YOUR TASKS:
1 – In the descriptive statistics flashcards, condense the paragraph that begins "FALSE: For any frequency distribution" into a single shorter sentence that keeps its main facts.
2 – Please reproduce the descriptive statistics flashcards word for word, starting at "What are the" and ending at "should you create?".

Module 2: Descriptive Statistics: Tabular, Graphical and Numerical Methods Flashcards
Frequency Distribution
A tabular representation of the summary data that shows the numerical count of items in each class in the data set.
TRUE or FALSE:
In a frequency distribution, classes can overlap.
FALSE: For any frequency distribution, the classes must not overlap. An overlap will result in double counting an item and will yield erroneous results.
Relative Frequency
Relative frequency is a calculated value that represents the proportion of the items in each class.
What is the Relative Frequency equation?
Frequency of Class
Relative Frequency of a Category = ________________
n
(where n is the total count of all the classes being compared)
How can you convert relative frequency relative percentage?
Multiply the relative frequency by 100
Frequency distribution tables are a way to help us understand data
a) numerically
b) visually
c) philosophically
a) numerically
Charting is a means to represent frequencies
a) numerically
b) visually
c) auditorily
b) visually
TRUE OR FALSE:
You must arrange charts in descending order
FALSE
You do not have to arrange your information in descending order, however it can be very helpful to do so.
Pie charts are most helpful when representing distributions focused on what?
Proportions
TRUE OR FALSE:
There are usually many ways to define classes for numerical data.
TRUE
There are usually many ways to define classes for numerical data.
What are the three steps to produce an effective frequency distribution table?
Step One: Determine the number of classes to be evaluated.
Step Two: Determine the width of the classes.
Step Three: Determine each class’s limits.
When creating a frequency distribution table, how many classes should you create?
Use the fewest number of classes possible to effectively explain your data.
What is the formula to calculate the approximate width of your classes?

RECORDED INFORMATION:
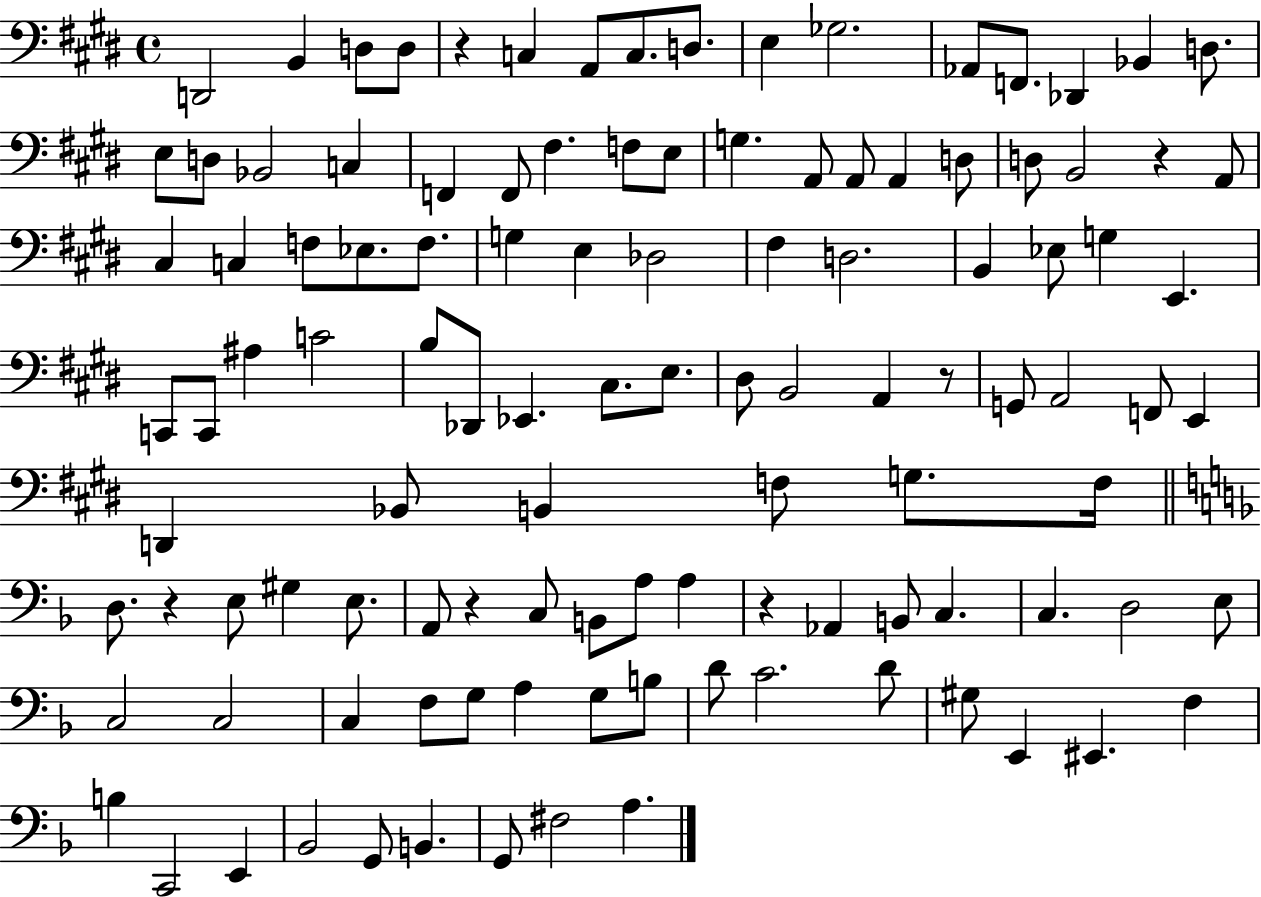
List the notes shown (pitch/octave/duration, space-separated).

SOLUTIONS BY TASK:
1 – Classes in a frequency distribution must not overlap, since overlap double counts items and gives erroneous results.

2 –
What are the three steps to produce an effective frequency distribution table?
Step One: Determine the number of classes to be evaluated.
Step Two: Determine the width of the classes.
Step Three: Determine each class’s limits.
When creating a frequency distribution table, how many classes should you create?